#### [GIVEN PASSAGE]
The Evergreen Aviation & Space Museum is an aviation museum which displays a number of military and civilian aircraft and spacecraft, most notably, the Hughes H-4 Hercules "Spruce Goose". The museum is located in McMinnville, Oregon, across the street from the headquarters of Evergreen International Aviation. Oregon Route 18 separates the museum from the company operations and McMinnville Municipal Airport (KMMV). An IMAX theater opened in 2007, and a second exhibit hall focusing on the Titan II ICBM and space technology opened in 2008.


A B-25 Mitchell bomber on the main floor of the museum.

First envisioned by Capt. Michael King Smith, son of Evergreen International Aviation founder Delford Smith, the museum began with a small collection of vintage aircraft in a hangar at headquarters and was called the Evergreen Museum. In March 1990, the Disney Corporation, which owned the Spruce Goose, announced that it was closing its exhibit located in Long Beach, California. The Aeroclub of Southern California was notified and they immediately began the search for a new home for the Spruce Goose. In 1992, the Evergreen Museum won the bid with a proposal to build a museum around the aircraft and feature it as a central exhibit.[1]

The disassembly of the aircraft began in August 1992. The plane was disassembled and sent by ship up the Pacific Ocean, Columbia River, and Willamette River to Dayton where it was transferred to trucks and driven to Evergreen International Aviation. It arrived in February 1993.[2]

For the next eight years, the plane went through detailed restoration. Volunteers removed all the paint, replaced worn parts, and repainted the entire aircraft, among many other tasks.[3]

In September 2000, the main aircraft assemblies were complete. The fuselage, wings, and tail were transported across the highway and into the new museum building, still under construction. For the next year, crews spent their time assembling the wings and tail to the fuselage. These were completed in time for the museum's opening on June 6, 2001. The control surfaces (flaps, ailerons, rudder, and elevators) were assembled later. The last piece was put into place on December 7, 2001.

#### [STORED RECORDS]
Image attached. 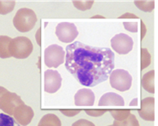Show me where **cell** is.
Returning <instances> with one entry per match:
<instances>
[{"label":"cell","mask_w":158,"mask_h":126,"mask_svg":"<svg viewBox=\"0 0 158 126\" xmlns=\"http://www.w3.org/2000/svg\"><path fill=\"white\" fill-rule=\"evenodd\" d=\"M10 54L15 58L25 59L33 51V44L25 36H18L12 39L10 43Z\"/></svg>","instance_id":"277c9868"},{"label":"cell","mask_w":158,"mask_h":126,"mask_svg":"<svg viewBox=\"0 0 158 126\" xmlns=\"http://www.w3.org/2000/svg\"><path fill=\"white\" fill-rule=\"evenodd\" d=\"M61 77L57 71L47 70L45 71V91L47 93L57 92L61 87Z\"/></svg>","instance_id":"9c48e42d"},{"label":"cell","mask_w":158,"mask_h":126,"mask_svg":"<svg viewBox=\"0 0 158 126\" xmlns=\"http://www.w3.org/2000/svg\"><path fill=\"white\" fill-rule=\"evenodd\" d=\"M65 51L59 45L54 44L45 50V64L48 67H58L65 62Z\"/></svg>","instance_id":"8992f818"},{"label":"cell","mask_w":158,"mask_h":126,"mask_svg":"<svg viewBox=\"0 0 158 126\" xmlns=\"http://www.w3.org/2000/svg\"><path fill=\"white\" fill-rule=\"evenodd\" d=\"M72 126H95V124L88 120L82 119V120H79L76 121L75 123H73Z\"/></svg>","instance_id":"603a6c76"},{"label":"cell","mask_w":158,"mask_h":126,"mask_svg":"<svg viewBox=\"0 0 158 126\" xmlns=\"http://www.w3.org/2000/svg\"><path fill=\"white\" fill-rule=\"evenodd\" d=\"M133 40L125 34H118L111 39V46L119 55H126L133 49Z\"/></svg>","instance_id":"ba28073f"},{"label":"cell","mask_w":158,"mask_h":126,"mask_svg":"<svg viewBox=\"0 0 158 126\" xmlns=\"http://www.w3.org/2000/svg\"><path fill=\"white\" fill-rule=\"evenodd\" d=\"M110 85L113 88L120 92H125L131 88L132 77L127 71L123 69L113 70L110 75Z\"/></svg>","instance_id":"5b68a950"},{"label":"cell","mask_w":158,"mask_h":126,"mask_svg":"<svg viewBox=\"0 0 158 126\" xmlns=\"http://www.w3.org/2000/svg\"><path fill=\"white\" fill-rule=\"evenodd\" d=\"M113 126H140V124H139L136 117L134 114H131L125 120H122V121L114 120Z\"/></svg>","instance_id":"e0dca14e"},{"label":"cell","mask_w":158,"mask_h":126,"mask_svg":"<svg viewBox=\"0 0 158 126\" xmlns=\"http://www.w3.org/2000/svg\"><path fill=\"white\" fill-rule=\"evenodd\" d=\"M12 39L6 35H0V58L12 57L10 54V43Z\"/></svg>","instance_id":"9a60e30c"},{"label":"cell","mask_w":158,"mask_h":126,"mask_svg":"<svg viewBox=\"0 0 158 126\" xmlns=\"http://www.w3.org/2000/svg\"><path fill=\"white\" fill-rule=\"evenodd\" d=\"M155 99L150 97L146 98L141 102V109L138 110L141 119L146 121H154L155 120Z\"/></svg>","instance_id":"8fae6325"},{"label":"cell","mask_w":158,"mask_h":126,"mask_svg":"<svg viewBox=\"0 0 158 126\" xmlns=\"http://www.w3.org/2000/svg\"><path fill=\"white\" fill-rule=\"evenodd\" d=\"M37 126H61V122L56 114H47L41 118Z\"/></svg>","instance_id":"2e32d148"},{"label":"cell","mask_w":158,"mask_h":126,"mask_svg":"<svg viewBox=\"0 0 158 126\" xmlns=\"http://www.w3.org/2000/svg\"><path fill=\"white\" fill-rule=\"evenodd\" d=\"M95 101V95L91 89L82 88L75 94V104L77 106H93Z\"/></svg>","instance_id":"7c38bea8"},{"label":"cell","mask_w":158,"mask_h":126,"mask_svg":"<svg viewBox=\"0 0 158 126\" xmlns=\"http://www.w3.org/2000/svg\"><path fill=\"white\" fill-rule=\"evenodd\" d=\"M34 115L35 114H34L33 109L30 106H27L24 103L23 104L19 105L13 114L14 119L20 125L23 126H26L31 123Z\"/></svg>","instance_id":"30bf717a"},{"label":"cell","mask_w":158,"mask_h":126,"mask_svg":"<svg viewBox=\"0 0 158 126\" xmlns=\"http://www.w3.org/2000/svg\"><path fill=\"white\" fill-rule=\"evenodd\" d=\"M65 67L79 83L95 87L114 69V53L110 48L94 47L75 41L66 47Z\"/></svg>","instance_id":"6da1fadb"},{"label":"cell","mask_w":158,"mask_h":126,"mask_svg":"<svg viewBox=\"0 0 158 126\" xmlns=\"http://www.w3.org/2000/svg\"><path fill=\"white\" fill-rule=\"evenodd\" d=\"M109 126H113V124H112V125H109Z\"/></svg>","instance_id":"484cf974"},{"label":"cell","mask_w":158,"mask_h":126,"mask_svg":"<svg viewBox=\"0 0 158 126\" xmlns=\"http://www.w3.org/2000/svg\"><path fill=\"white\" fill-rule=\"evenodd\" d=\"M37 22V17L34 10L27 8L19 9L13 19V24L19 32H28L31 30Z\"/></svg>","instance_id":"7a4b0ae2"},{"label":"cell","mask_w":158,"mask_h":126,"mask_svg":"<svg viewBox=\"0 0 158 126\" xmlns=\"http://www.w3.org/2000/svg\"><path fill=\"white\" fill-rule=\"evenodd\" d=\"M99 106H124L125 101L121 96L115 92H107L103 94L98 102Z\"/></svg>","instance_id":"4fadbf2b"},{"label":"cell","mask_w":158,"mask_h":126,"mask_svg":"<svg viewBox=\"0 0 158 126\" xmlns=\"http://www.w3.org/2000/svg\"><path fill=\"white\" fill-rule=\"evenodd\" d=\"M24 104L21 98L15 92L0 86V109L8 115H13L19 105Z\"/></svg>","instance_id":"3957f363"},{"label":"cell","mask_w":158,"mask_h":126,"mask_svg":"<svg viewBox=\"0 0 158 126\" xmlns=\"http://www.w3.org/2000/svg\"><path fill=\"white\" fill-rule=\"evenodd\" d=\"M94 2L93 1H90V2H88V1H76V2H73V4L75 5L77 9H82V10H86V9H89L93 5Z\"/></svg>","instance_id":"7402d4cb"},{"label":"cell","mask_w":158,"mask_h":126,"mask_svg":"<svg viewBox=\"0 0 158 126\" xmlns=\"http://www.w3.org/2000/svg\"><path fill=\"white\" fill-rule=\"evenodd\" d=\"M141 56H142V61H141V69H145L150 64H151V55L149 51L146 48H143L141 50Z\"/></svg>","instance_id":"44dd1931"},{"label":"cell","mask_w":158,"mask_h":126,"mask_svg":"<svg viewBox=\"0 0 158 126\" xmlns=\"http://www.w3.org/2000/svg\"><path fill=\"white\" fill-rule=\"evenodd\" d=\"M61 112L62 113H64V114H66V115H70V114H67V113H70V111H65V110H61ZM73 114H72V116L73 115H76V114H77L80 112V110H76V111H71Z\"/></svg>","instance_id":"d4e9b609"},{"label":"cell","mask_w":158,"mask_h":126,"mask_svg":"<svg viewBox=\"0 0 158 126\" xmlns=\"http://www.w3.org/2000/svg\"><path fill=\"white\" fill-rule=\"evenodd\" d=\"M56 35L61 42L71 43L78 35V31L76 25L73 23L61 22L56 28Z\"/></svg>","instance_id":"52a82bcc"},{"label":"cell","mask_w":158,"mask_h":126,"mask_svg":"<svg viewBox=\"0 0 158 126\" xmlns=\"http://www.w3.org/2000/svg\"><path fill=\"white\" fill-rule=\"evenodd\" d=\"M85 112L91 116H100V115L104 114L106 110H85Z\"/></svg>","instance_id":"cb8c5ba5"},{"label":"cell","mask_w":158,"mask_h":126,"mask_svg":"<svg viewBox=\"0 0 158 126\" xmlns=\"http://www.w3.org/2000/svg\"><path fill=\"white\" fill-rule=\"evenodd\" d=\"M15 6V1H0V14H7L12 12Z\"/></svg>","instance_id":"d6986e66"},{"label":"cell","mask_w":158,"mask_h":126,"mask_svg":"<svg viewBox=\"0 0 158 126\" xmlns=\"http://www.w3.org/2000/svg\"><path fill=\"white\" fill-rule=\"evenodd\" d=\"M0 126H20V124L10 115L0 114Z\"/></svg>","instance_id":"ac0fdd59"},{"label":"cell","mask_w":158,"mask_h":126,"mask_svg":"<svg viewBox=\"0 0 158 126\" xmlns=\"http://www.w3.org/2000/svg\"><path fill=\"white\" fill-rule=\"evenodd\" d=\"M154 78H155V71L153 70L146 72L142 77L141 84L143 88L150 93H155Z\"/></svg>","instance_id":"5bb4252c"},{"label":"cell","mask_w":158,"mask_h":126,"mask_svg":"<svg viewBox=\"0 0 158 126\" xmlns=\"http://www.w3.org/2000/svg\"><path fill=\"white\" fill-rule=\"evenodd\" d=\"M110 113L114 120H118V121H122V120H125L131 114V111L129 109H121V110L114 109V110H110Z\"/></svg>","instance_id":"ffe728a7"}]
</instances>
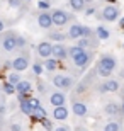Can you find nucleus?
<instances>
[{
	"mask_svg": "<svg viewBox=\"0 0 124 131\" xmlns=\"http://www.w3.org/2000/svg\"><path fill=\"white\" fill-rule=\"evenodd\" d=\"M10 131H22V128H20L19 123H12L10 124Z\"/></svg>",
	"mask_w": 124,
	"mask_h": 131,
	"instance_id": "obj_35",
	"label": "nucleus"
},
{
	"mask_svg": "<svg viewBox=\"0 0 124 131\" xmlns=\"http://www.w3.org/2000/svg\"><path fill=\"white\" fill-rule=\"evenodd\" d=\"M122 97H124V89H122Z\"/></svg>",
	"mask_w": 124,
	"mask_h": 131,
	"instance_id": "obj_44",
	"label": "nucleus"
},
{
	"mask_svg": "<svg viewBox=\"0 0 124 131\" xmlns=\"http://www.w3.org/2000/svg\"><path fill=\"white\" fill-rule=\"evenodd\" d=\"M10 67H12V70L17 72V73L27 70V68H29V56H27V54H19V56H15V58L12 60Z\"/></svg>",
	"mask_w": 124,
	"mask_h": 131,
	"instance_id": "obj_5",
	"label": "nucleus"
},
{
	"mask_svg": "<svg viewBox=\"0 0 124 131\" xmlns=\"http://www.w3.org/2000/svg\"><path fill=\"white\" fill-rule=\"evenodd\" d=\"M38 9L48 10L49 9V2H46V0H38Z\"/></svg>",
	"mask_w": 124,
	"mask_h": 131,
	"instance_id": "obj_33",
	"label": "nucleus"
},
{
	"mask_svg": "<svg viewBox=\"0 0 124 131\" xmlns=\"http://www.w3.org/2000/svg\"><path fill=\"white\" fill-rule=\"evenodd\" d=\"M27 99H29V97H27ZM27 99L20 102V112H22V114H26V116H32V114H34V111L31 109V106L27 104Z\"/></svg>",
	"mask_w": 124,
	"mask_h": 131,
	"instance_id": "obj_25",
	"label": "nucleus"
},
{
	"mask_svg": "<svg viewBox=\"0 0 124 131\" xmlns=\"http://www.w3.org/2000/svg\"><path fill=\"white\" fill-rule=\"evenodd\" d=\"M95 36L100 39V41H105V39H109L110 32H109V29H107L105 26H97V29H95Z\"/></svg>",
	"mask_w": 124,
	"mask_h": 131,
	"instance_id": "obj_20",
	"label": "nucleus"
},
{
	"mask_svg": "<svg viewBox=\"0 0 124 131\" xmlns=\"http://www.w3.org/2000/svg\"><path fill=\"white\" fill-rule=\"evenodd\" d=\"M0 46H2V39H0Z\"/></svg>",
	"mask_w": 124,
	"mask_h": 131,
	"instance_id": "obj_45",
	"label": "nucleus"
},
{
	"mask_svg": "<svg viewBox=\"0 0 124 131\" xmlns=\"http://www.w3.org/2000/svg\"><path fill=\"white\" fill-rule=\"evenodd\" d=\"M4 92L7 94V95H12V94H17V89H15V85H12V83L4 82Z\"/></svg>",
	"mask_w": 124,
	"mask_h": 131,
	"instance_id": "obj_28",
	"label": "nucleus"
},
{
	"mask_svg": "<svg viewBox=\"0 0 124 131\" xmlns=\"http://www.w3.org/2000/svg\"><path fill=\"white\" fill-rule=\"evenodd\" d=\"M85 51H87V49L80 48L78 44H75V46H70V48H68V56H70L72 60H75V58H78V56H82Z\"/></svg>",
	"mask_w": 124,
	"mask_h": 131,
	"instance_id": "obj_19",
	"label": "nucleus"
},
{
	"mask_svg": "<svg viewBox=\"0 0 124 131\" xmlns=\"http://www.w3.org/2000/svg\"><path fill=\"white\" fill-rule=\"evenodd\" d=\"M122 48H124V43H122Z\"/></svg>",
	"mask_w": 124,
	"mask_h": 131,
	"instance_id": "obj_47",
	"label": "nucleus"
},
{
	"mask_svg": "<svg viewBox=\"0 0 124 131\" xmlns=\"http://www.w3.org/2000/svg\"><path fill=\"white\" fill-rule=\"evenodd\" d=\"M85 5H87L85 0H70V7L75 12H83L85 10Z\"/></svg>",
	"mask_w": 124,
	"mask_h": 131,
	"instance_id": "obj_22",
	"label": "nucleus"
},
{
	"mask_svg": "<svg viewBox=\"0 0 124 131\" xmlns=\"http://www.w3.org/2000/svg\"><path fill=\"white\" fill-rule=\"evenodd\" d=\"M83 27H85V26H82V24H72L68 27L66 36L70 39H82L83 38Z\"/></svg>",
	"mask_w": 124,
	"mask_h": 131,
	"instance_id": "obj_10",
	"label": "nucleus"
},
{
	"mask_svg": "<svg viewBox=\"0 0 124 131\" xmlns=\"http://www.w3.org/2000/svg\"><path fill=\"white\" fill-rule=\"evenodd\" d=\"M32 116H34V119H38L39 123H41V121H44V119L48 117V116H46V111H44L43 107H39V109H36Z\"/></svg>",
	"mask_w": 124,
	"mask_h": 131,
	"instance_id": "obj_26",
	"label": "nucleus"
},
{
	"mask_svg": "<svg viewBox=\"0 0 124 131\" xmlns=\"http://www.w3.org/2000/svg\"><path fill=\"white\" fill-rule=\"evenodd\" d=\"M119 15H121V10H119V7H116V5H107V7L102 9V19L107 20V22L117 20Z\"/></svg>",
	"mask_w": 124,
	"mask_h": 131,
	"instance_id": "obj_6",
	"label": "nucleus"
},
{
	"mask_svg": "<svg viewBox=\"0 0 124 131\" xmlns=\"http://www.w3.org/2000/svg\"><path fill=\"white\" fill-rule=\"evenodd\" d=\"M46 2H48V0H46Z\"/></svg>",
	"mask_w": 124,
	"mask_h": 131,
	"instance_id": "obj_49",
	"label": "nucleus"
},
{
	"mask_svg": "<svg viewBox=\"0 0 124 131\" xmlns=\"http://www.w3.org/2000/svg\"><path fill=\"white\" fill-rule=\"evenodd\" d=\"M104 112L107 116H117L121 112V106H117L116 102H107L104 106Z\"/></svg>",
	"mask_w": 124,
	"mask_h": 131,
	"instance_id": "obj_18",
	"label": "nucleus"
},
{
	"mask_svg": "<svg viewBox=\"0 0 124 131\" xmlns=\"http://www.w3.org/2000/svg\"><path fill=\"white\" fill-rule=\"evenodd\" d=\"M41 124H43V128L46 131H53V126H54V124H53V121H51V119H48V117H46L44 121H41Z\"/></svg>",
	"mask_w": 124,
	"mask_h": 131,
	"instance_id": "obj_31",
	"label": "nucleus"
},
{
	"mask_svg": "<svg viewBox=\"0 0 124 131\" xmlns=\"http://www.w3.org/2000/svg\"><path fill=\"white\" fill-rule=\"evenodd\" d=\"M5 114H7V106L0 102V116H5Z\"/></svg>",
	"mask_w": 124,
	"mask_h": 131,
	"instance_id": "obj_36",
	"label": "nucleus"
},
{
	"mask_svg": "<svg viewBox=\"0 0 124 131\" xmlns=\"http://www.w3.org/2000/svg\"><path fill=\"white\" fill-rule=\"evenodd\" d=\"M7 4H9L12 9H19L20 5H22V0H7Z\"/></svg>",
	"mask_w": 124,
	"mask_h": 131,
	"instance_id": "obj_34",
	"label": "nucleus"
},
{
	"mask_svg": "<svg viewBox=\"0 0 124 131\" xmlns=\"http://www.w3.org/2000/svg\"><path fill=\"white\" fill-rule=\"evenodd\" d=\"M121 129H122V126H121L119 121H109V123H105L102 131H121Z\"/></svg>",
	"mask_w": 124,
	"mask_h": 131,
	"instance_id": "obj_23",
	"label": "nucleus"
},
{
	"mask_svg": "<svg viewBox=\"0 0 124 131\" xmlns=\"http://www.w3.org/2000/svg\"><path fill=\"white\" fill-rule=\"evenodd\" d=\"M53 85L56 89H60L61 92H66V90H70V89L73 87V83H75V80H73L72 77H68V75H61V73H58V75H54V77L51 78Z\"/></svg>",
	"mask_w": 124,
	"mask_h": 131,
	"instance_id": "obj_2",
	"label": "nucleus"
},
{
	"mask_svg": "<svg viewBox=\"0 0 124 131\" xmlns=\"http://www.w3.org/2000/svg\"><path fill=\"white\" fill-rule=\"evenodd\" d=\"M32 72H34V75H41V73L44 72V65L39 63V61H38V63H34L32 65Z\"/></svg>",
	"mask_w": 124,
	"mask_h": 131,
	"instance_id": "obj_30",
	"label": "nucleus"
},
{
	"mask_svg": "<svg viewBox=\"0 0 124 131\" xmlns=\"http://www.w3.org/2000/svg\"><path fill=\"white\" fill-rule=\"evenodd\" d=\"M15 89H17V94H19V95H29L32 85H31L29 80H20V82L15 85Z\"/></svg>",
	"mask_w": 124,
	"mask_h": 131,
	"instance_id": "obj_17",
	"label": "nucleus"
},
{
	"mask_svg": "<svg viewBox=\"0 0 124 131\" xmlns=\"http://www.w3.org/2000/svg\"><path fill=\"white\" fill-rule=\"evenodd\" d=\"M20 80H22V78H20V75H19L17 72H12V73L9 75V78H7V82L12 83V85H17V83H19Z\"/></svg>",
	"mask_w": 124,
	"mask_h": 131,
	"instance_id": "obj_27",
	"label": "nucleus"
},
{
	"mask_svg": "<svg viewBox=\"0 0 124 131\" xmlns=\"http://www.w3.org/2000/svg\"><path fill=\"white\" fill-rule=\"evenodd\" d=\"M17 34L12 32V31H9V32H5L4 36H2V48L7 51V53H12V51H15L17 49Z\"/></svg>",
	"mask_w": 124,
	"mask_h": 131,
	"instance_id": "obj_3",
	"label": "nucleus"
},
{
	"mask_svg": "<svg viewBox=\"0 0 124 131\" xmlns=\"http://www.w3.org/2000/svg\"><path fill=\"white\" fill-rule=\"evenodd\" d=\"M0 102H2V95H0Z\"/></svg>",
	"mask_w": 124,
	"mask_h": 131,
	"instance_id": "obj_46",
	"label": "nucleus"
},
{
	"mask_svg": "<svg viewBox=\"0 0 124 131\" xmlns=\"http://www.w3.org/2000/svg\"><path fill=\"white\" fill-rule=\"evenodd\" d=\"M99 38H82V39H78V46L80 48H83V49H94V48H97V44H99V41H97Z\"/></svg>",
	"mask_w": 124,
	"mask_h": 131,
	"instance_id": "obj_15",
	"label": "nucleus"
},
{
	"mask_svg": "<svg viewBox=\"0 0 124 131\" xmlns=\"http://www.w3.org/2000/svg\"><path fill=\"white\" fill-rule=\"evenodd\" d=\"M4 27H5V24H4V20L0 19V32H2V31H4Z\"/></svg>",
	"mask_w": 124,
	"mask_h": 131,
	"instance_id": "obj_40",
	"label": "nucleus"
},
{
	"mask_svg": "<svg viewBox=\"0 0 124 131\" xmlns=\"http://www.w3.org/2000/svg\"><path fill=\"white\" fill-rule=\"evenodd\" d=\"M68 114H70V109L66 106H60L53 109V119L54 121H66Z\"/></svg>",
	"mask_w": 124,
	"mask_h": 131,
	"instance_id": "obj_11",
	"label": "nucleus"
},
{
	"mask_svg": "<svg viewBox=\"0 0 124 131\" xmlns=\"http://www.w3.org/2000/svg\"><path fill=\"white\" fill-rule=\"evenodd\" d=\"M90 61H92V51H85L82 56H78V58L73 60L75 67L80 68V70H83L85 67H88V63H90Z\"/></svg>",
	"mask_w": 124,
	"mask_h": 131,
	"instance_id": "obj_12",
	"label": "nucleus"
},
{
	"mask_svg": "<svg viewBox=\"0 0 124 131\" xmlns=\"http://www.w3.org/2000/svg\"><path fill=\"white\" fill-rule=\"evenodd\" d=\"M117 68V60L110 53H104L97 61V73L104 78H109V75Z\"/></svg>",
	"mask_w": 124,
	"mask_h": 131,
	"instance_id": "obj_1",
	"label": "nucleus"
},
{
	"mask_svg": "<svg viewBox=\"0 0 124 131\" xmlns=\"http://www.w3.org/2000/svg\"><path fill=\"white\" fill-rule=\"evenodd\" d=\"M26 2H29V0H26Z\"/></svg>",
	"mask_w": 124,
	"mask_h": 131,
	"instance_id": "obj_48",
	"label": "nucleus"
},
{
	"mask_svg": "<svg viewBox=\"0 0 124 131\" xmlns=\"http://www.w3.org/2000/svg\"><path fill=\"white\" fill-rule=\"evenodd\" d=\"M44 70H49V72H53V70H56L58 68V60L56 58H48L44 60Z\"/></svg>",
	"mask_w": 124,
	"mask_h": 131,
	"instance_id": "obj_24",
	"label": "nucleus"
},
{
	"mask_svg": "<svg viewBox=\"0 0 124 131\" xmlns=\"http://www.w3.org/2000/svg\"><path fill=\"white\" fill-rule=\"evenodd\" d=\"M51 17H53V24L58 26V27H61V26H65L66 22L72 20V14H68L66 10L63 9H53Z\"/></svg>",
	"mask_w": 124,
	"mask_h": 131,
	"instance_id": "obj_4",
	"label": "nucleus"
},
{
	"mask_svg": "<svg viewBox=\"0 0 124 131\" xmlns=\"http://www.w3.org/2000/svg\"><path fill=\"white\" fill-rule=\"evenodd\" d=\"M100 89H102V92H117L119 90V82L116 78H105Z\"/></svg>",
	"mask_w": 124,
	"mask_h": 131,
	"instance_id": "obj_13",
	"label": "nucleus"
},
{
	"mask_svg": "<svg viewBox=\"0 0 124 131\" xmlns=\"http://www.w3.org/2000/svg\"><path fill=\"white\" fill-rule=\"evenodd\" d=\"M119 26H121V27L124 29V17H121V22H119Z\"/></svg>",
	"mask_w": 124,
	"mask_h": 131,
	"instance_id": "obj_41",
	"label": "nucleus"
},
{
	"mask_svg": "<svg viewBox=\"0 0 124 131\" xmlns=\"http://www.w3.org/2000/svg\"><path fill=\"white\" fill-rule=\"evenodd\" d=\"M53 58H56V60L70 58L68 56V48H65L63 44H53Z\"/></svg>",
	"mask_w": 124,
	"mask_h": 131,
	"instance_id": "obj_16",
	"label": "nucleus"
},
{
	"mask_svg": "<svg viewBox=\"0 0 124 131\" xmlns=\"http://www.w3.org/2000/svg\"><path fill=\"white\" fill-rule=\"evenodd\" d=\"M66 34H63V32H49L48 39H51V41H56V44H63V41H66Z\"/></svg>",
	"mask_w": 124,
	"mask_h": 131,
	"instance_id": "obj_21",
	"label": "nucleus"
},
{
	"mask_svg": "<svg viewBox=\"0 0 124 131\" xmlns=\"http://www.w3.org/2000/svg\"><path fill=\"white\" fill-rule=\"evenodd\" d=\"M54 131H72V129H70L68 126H65V124H63V126H58V128H54Z\"/></svg>",
	"mask_w": 124,
	"mask_h": 131,
	"instance_id": "obj_38",
	"label": "nucleus"
},
{
	"mask_svg": "<svg viewBox=\"0 0 124 131\" xmlns=\"http://www.w3.org/2000/svg\"><path fill=\"white\" fill-rule=\"evenodd\" d=\"M85 14L87 15H94L95 14V7H88V9H85Z\"/></svg>",
	"mask_w": 124,
	"mask_h": 131,
	"instance_id": "obj_37",
	"label": "nucleus"
},
{
	"mask_svg": "<svg viewBox=\"0 0 124 131\" xmlns=\"http://www.w3.org/2000/svg\"><path fill=\"white\" fill-rule=\"evenodd\" d=\"M26 46H27V39L24 36H19L17 38V48H26Z\"/></svg>",
	"mask_w": 124,
	"mask_h": 131,
	"instance_id": "obj_32",
	"label": "nucleus"
},
{
	"mask_svg": "<svg viewBox=\"0 0 124 131\" xmlns=\"http://www.w3.org/2000/svg\"><path fill=\"white\" fill-rule=\"evenodd\" d=\"M38 26L43 27V29H51L53 26V17H51V12H39L38 14Z\"/></svg>",
	"mask_w": 124,
	"mask_h": 131,
	"instance_id": "obj_8",
	"label": "nucleus"
},
{
	"mask_svg": "<svg viewBox=\"0 0 124 131\" xmlns=\"http://www.w3.org/2000/svg\"><path fill=\"white\" fill-rule=\"evenodd\" d=\"M27 104L31 106V109H32V111H36V109H39V107H41L39 99H36V97H29L27 99Z\"/></svg>",
	"mask_w": 124,
	"mask_h": 131,
	"instance_id": "obj_29",
	"label": "nucleus"
},
{
	"mask_svg": "<svg viewBox=\"0 0 124 131\" xmlns=\"http://www.w3.org/2000/svg\"><path fill=\"white\" fill-rule=\"evenodd\" d=\"M85 2H87V4H92V2H94V0H85Z\"/></svg>",
	"mask_w": 124,
	"mask_h": 131,
	"instance_id": "obj_43",
	"label": "nucleus"
},
{
	"mask_svg": "<svg viewBox=\"0 0 124 131\" xmlns=\"http://www.w3.org/2000/svg\"><path fill=\"white\" fill-rule=\"evenodd\" d=\"M49 102H51V106H54V107L65 106V104H66V94L61 92V90L51 92L49 94Z\"/></svg>",
	"mask_w": 124,
	"mask_h": 131,
	"instance_id": "obj_9",
	"label": "nucleus"
},
{
	"mask_svg": "<svg viewBox=\"0 0 124 131\" xmlns=\"http://www.w3.org/2000/svg\"><path fill=\"white\" fill-rule=\"evenodd\" d=\"M121 114L124 116V101H122V104H121Z\"/></svg>",
	"mask_w": 124,
	"mask_h": 131,
	"instance_id": "obj_42",
	"label": "nucleus"
},
{
	"mask_svg": "<svg viewBox=\"0 0 124 131\" xmlns=\"http://www.w3.org/2000/svg\"><path fill=\"white\" fill-rule=\"evenodd\" d=\"M72 111H73V114L75 116H78V117H85L87 116V112H88V109H87V104L85 102H78V101H75L72 104Z\"/></svg>",
	"mask_w": 124,
	"mask_h": 131,
	"instance_id": "obj_14",
	"label": "nucleus"
},
{
	"mask_svg": "<svg viewBox=\"0 0 124 131\" xmlns=\"http://www.w3.org/2000/svg\"><path fill=\"white\" fill-rule=\"evenodd\" d=\"M36 53L44 60L51 58L53 56V44L49 43V41H41V43H38V46H36Z\"/></svg>",
	"mask_w": 124,
	"mask_h": 131,
	"instance_id": "obj_7",
	"label": "nucleus"
},
{
	"mask_svg": "<svg viewBox=\"0 0 124 131\" xmlns=\"http://www.w3.org/2000/svg\"><path fill=\"white\" fill-rule=\"evenodd\" d=\"M73 131H87V129H85V128H83V126H76V128H75V129H73Z\"/></svg>",
	"mask_w": 124,
	"mask_h": 131,
	"instance_id": "obj_39",
	"label": "nucleus"
}]
</instances>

#### [TASK LIST]
1) In the passage on the museum, copy the text starting at the words "The Evergreen Aviation" and stopping after "opened in 2008.".
2) According to the museum passage, in what month and year did the Spruce Goose arrive at Evergreen International Aviation?
3) Decide whether each statement agrees with the museum passage, and give the words of the passage that settle it.
(a) The museum's IMAX theater opened in 2007.
(b) The disassembled plane traveled by ship all the way to McMinnville.
(c) The control surfaces were assembled before the museum opened.

#### [EXERCISE ANSWERS]
1)
The Evergreen Aviation & Space Museum is an aviation museum which displays a number of military and civilian aircraft and spacecraft, most notably, the Hughes H-4 Hercules "Spruce Goose". The museum is located in McMinnville, Oregon, across the street from the headquarters of Evergreen International Aviation. Oregon Route 18 separates the museum from the company operations and McMinnville Municipal Airport (KMMV). An IMAX theater opened in 2007, and a second exhibit hall focusing on the Titan II ICBM and space technology opened in 2008.

2) February 1993.

3)
(a) Yes: "An IMAX theater opened in 2007"
(b) No: "to Dayton where it was transferred to trucks and driven to Evergreen International Aviation"
(c) No: "The control surfaces (flaps, ailerons, rudder, and elevators) were assembled later."